**Work required**
Relabel the material below by changing every "wing flap" to "trailing-edge flap", keeping everything else the same.

Entries drawn from a collection:
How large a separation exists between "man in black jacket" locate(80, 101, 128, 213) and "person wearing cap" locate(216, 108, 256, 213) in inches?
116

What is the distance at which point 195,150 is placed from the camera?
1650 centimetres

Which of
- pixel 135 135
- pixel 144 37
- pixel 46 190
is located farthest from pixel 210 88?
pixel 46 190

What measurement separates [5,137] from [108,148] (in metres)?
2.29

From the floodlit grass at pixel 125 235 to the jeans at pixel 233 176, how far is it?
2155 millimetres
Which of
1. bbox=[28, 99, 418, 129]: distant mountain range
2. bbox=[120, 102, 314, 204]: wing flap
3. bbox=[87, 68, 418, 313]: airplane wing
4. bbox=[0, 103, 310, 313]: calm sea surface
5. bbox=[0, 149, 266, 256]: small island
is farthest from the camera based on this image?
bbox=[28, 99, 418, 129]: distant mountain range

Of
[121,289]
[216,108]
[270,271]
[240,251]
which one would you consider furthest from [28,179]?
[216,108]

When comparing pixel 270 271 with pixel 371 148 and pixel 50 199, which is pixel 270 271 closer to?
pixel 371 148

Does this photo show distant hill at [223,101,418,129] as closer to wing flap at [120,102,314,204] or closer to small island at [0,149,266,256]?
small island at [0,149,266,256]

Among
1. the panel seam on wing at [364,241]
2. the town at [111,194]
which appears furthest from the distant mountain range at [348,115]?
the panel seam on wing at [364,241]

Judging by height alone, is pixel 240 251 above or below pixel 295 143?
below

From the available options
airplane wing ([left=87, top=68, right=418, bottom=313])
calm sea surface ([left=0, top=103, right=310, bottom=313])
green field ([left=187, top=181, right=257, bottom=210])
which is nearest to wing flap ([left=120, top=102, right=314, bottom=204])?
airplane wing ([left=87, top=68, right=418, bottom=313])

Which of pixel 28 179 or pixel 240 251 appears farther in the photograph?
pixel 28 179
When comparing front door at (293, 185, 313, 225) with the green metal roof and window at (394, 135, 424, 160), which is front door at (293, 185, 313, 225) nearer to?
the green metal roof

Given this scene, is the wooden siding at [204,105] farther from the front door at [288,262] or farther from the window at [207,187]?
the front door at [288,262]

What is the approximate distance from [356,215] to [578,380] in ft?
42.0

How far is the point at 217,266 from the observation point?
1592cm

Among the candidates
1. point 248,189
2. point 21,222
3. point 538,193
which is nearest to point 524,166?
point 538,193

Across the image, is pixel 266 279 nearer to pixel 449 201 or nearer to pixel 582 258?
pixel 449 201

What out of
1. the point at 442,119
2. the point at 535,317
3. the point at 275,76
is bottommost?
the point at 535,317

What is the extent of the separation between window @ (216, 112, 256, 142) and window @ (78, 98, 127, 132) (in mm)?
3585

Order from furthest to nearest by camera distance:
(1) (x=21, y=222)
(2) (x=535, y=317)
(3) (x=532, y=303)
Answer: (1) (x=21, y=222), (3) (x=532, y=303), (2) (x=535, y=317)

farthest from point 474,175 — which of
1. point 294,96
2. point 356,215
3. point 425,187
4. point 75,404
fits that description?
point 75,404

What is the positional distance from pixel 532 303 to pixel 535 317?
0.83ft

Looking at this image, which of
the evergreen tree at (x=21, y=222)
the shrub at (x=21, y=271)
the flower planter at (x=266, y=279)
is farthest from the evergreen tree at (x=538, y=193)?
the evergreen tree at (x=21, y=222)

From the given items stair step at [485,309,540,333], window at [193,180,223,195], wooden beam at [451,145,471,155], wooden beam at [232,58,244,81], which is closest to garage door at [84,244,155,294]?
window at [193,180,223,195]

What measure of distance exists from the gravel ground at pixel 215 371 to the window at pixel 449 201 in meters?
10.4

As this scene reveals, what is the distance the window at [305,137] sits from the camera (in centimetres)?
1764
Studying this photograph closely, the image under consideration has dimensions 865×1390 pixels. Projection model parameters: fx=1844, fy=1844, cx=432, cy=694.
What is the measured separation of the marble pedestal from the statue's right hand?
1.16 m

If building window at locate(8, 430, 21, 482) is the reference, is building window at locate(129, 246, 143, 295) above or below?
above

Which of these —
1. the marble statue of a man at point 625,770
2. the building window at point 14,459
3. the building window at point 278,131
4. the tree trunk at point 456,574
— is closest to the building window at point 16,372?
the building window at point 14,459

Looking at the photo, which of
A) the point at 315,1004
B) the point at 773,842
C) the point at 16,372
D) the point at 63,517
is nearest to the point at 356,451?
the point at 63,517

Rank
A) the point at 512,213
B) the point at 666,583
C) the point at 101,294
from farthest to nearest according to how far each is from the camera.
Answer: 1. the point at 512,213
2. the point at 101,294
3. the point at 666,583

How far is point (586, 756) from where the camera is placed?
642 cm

**Task answer**
How large a separation exists between "man in black jacket" locate(80, 101, 128, 213) and "person wearing cap" locate(216, 108, 256, 213) in inches?
116

What is the distance at which point 195,150 is placed from the camera?
1650 centimetres

Which of
- pixel 135 135
- pixel 144 37
- pixel 46 190
is located farthest from pixel 210 88?
pixel 46 190

What measurement separates [5,137] from [108,148] (in metres)?
2.29

From the floodlit grass at pixel 125 235 to the jeans at pixel 233 176, how far is it?
2155 millimetres
Which of
1. bbox=[28, 99, 418, 129]: distant mountain range
2. bbox=[120, 102, 314, 204]: trailing-edge flap
3. bbox=[87, 68, 418, 313]: airplane wing
4. bbox=[0, 103, 310, 313]: calm sea surface
5. bbox=[0, 149, 266, 256]: small island
is farthest from the camera based on this image?
bbox=[28, 99, 418, 129]: distant mountain range

Of
[121,289]
[216,108]
[270,271]
[240,251]
which one would you consider furthest from [28,179]?
[216,108]

When comparing pixel 270 271 with pixel 371 148 and pixel 50 199, which is pixel 270 271 closer to?
pixel 371 148

Does this photo show distant hill at [223,101,418,129] as closer to trailing-edge flap at [120,102,314,204] or closer to small island at [0,149,266,256]?
small island at [0,149,266,256]

Among
1. the panel seam on wing at [364,241]
2. the town at [111,194]
which appears furthest from the distant mountain range at [348,115]?
the panel seam on wing at [364,241]

Judging by height alone, is pixel 240 251 above or below pixel 295 143?
below

From the available options
airplane wing ([left=87, top=68, right=418, bottom=313])
calm sea surface ([left=0, top=103, right=310, bottom=313])
green field ([left=187, top=181, right=257, bottom=210])
which is nearest to trailing-edge flap ([left=120, top=102, right=314, bottom=204])?
airplane wing ([left=87, top=68, right=418, bottom=313])

Which of pixel 28 179 or pixel 240 251 appears farther in the photograph?
pixel 28 179
When comparing front door at (293, 185, 313, 225) with the green metal roof and window at (394, 135, 424, 160), which is front door at (293, 185, 313, 225) nearer to?
the green metal roof

Given this scene, is the wooden siding at [204,105] farther from the front door at [288,262] or farther from the window at [207,187]?
the front door at [288,262]

What is the approximate distance from [356,215] to [578,380] in ft?
42.0

How far is the point at 217,266 from the observation point?
1592cm

Among the candidates
1. point 248,189
2. point 21,222
3. point 538,193
which is nearest to point 524,166?
point 538,193

Across the image, is pixel 266 279 nearer to pixel 449 201 or nearer to pixel 582 258?
pixel 449 201

What out of
1. the point at 442,119
2. the point at 535,317
3. the point at 275,76
is bottommost?
the point at 535,317

What is the extent of the separation between window @ (216, 112, 256, 142) and window @ (78, 98, 127, 132) (in mm)?
3585

Order from furthest to nearest by camera distance:
(1) (x=21, y=222)
(2) (x=535, y=317)
(3) (x=532, y=303)
Answer: (1) (x=21, y=222), (3) (x=532, y=303), (2) (x=535, y=317)

farthest from point 474,175 — which of
1. point 294,96
2. point 356,215
3. point 425,187
4. point 75,404
fits that description?
point 75,404

What is the positional distance from pixel 532 303 to pixel 535 317?
0.83ft

Looking at this image, which of
the evergreen tree at (x=21, y=222)
the shrub at (x=21, y=271)
the flower planter at (x=266, y=279)
is farthest from the evergreen tree at (x=538, y=193)?
the evergreen tree at (x=21, y=222)

From the given items stair step at [485,309,540,333], window at [193,180,223,195], wooden beam at [451,145,471,155], wooden beam at [232,58,244,81], which is closest to garage door at [84,244,155,294]?
window at [193,180,223,195]

What measure of distance exists from the gravel ground at pixel 215 371 to the window at pixel 449 201 in meters?
10.4

As this scene reveals, what is the distance the window at [305,137] sits from the camera (in centimetres)?
1764
Studying this photograph closely, the image under consideration has dimensions 865×1390 pixels. Projection model parameters: fx=1844, fy=1844, cx=432, cy=694.
What is the measured separation of the marble pedestal from the statue's right hand?
1.16 m

If building window at locate(8, 430, 21, 482) is the reference, is building window at locate(129, 246, 143, 295) above or below?
above

Which of these —
1. the marble statue of a man at point 625,770
2. the building window at point 14,459
3. the building window at point 278,131
4. the tree trunk at point 456,574
— is closest to the building window at point 16,372?
the building window at point 14,459

Looking at the photo, which of
A) the point at 315,1004
B) the point at 773,842
C) the point at 16,372
D) the point at 63,517
is nearest to the point at 356,451?
the point at 63,517

Rank
A) the point at 512,213
B) the point at 666,583
C) the point at 101,294
from farthest to nearest according to how far each is from the camera.
Answer: 1. the point at 512,213
2. the point at 101,294
3. the point at 666,583

How far is point (586, 756) from where the camera is placed?
642 cm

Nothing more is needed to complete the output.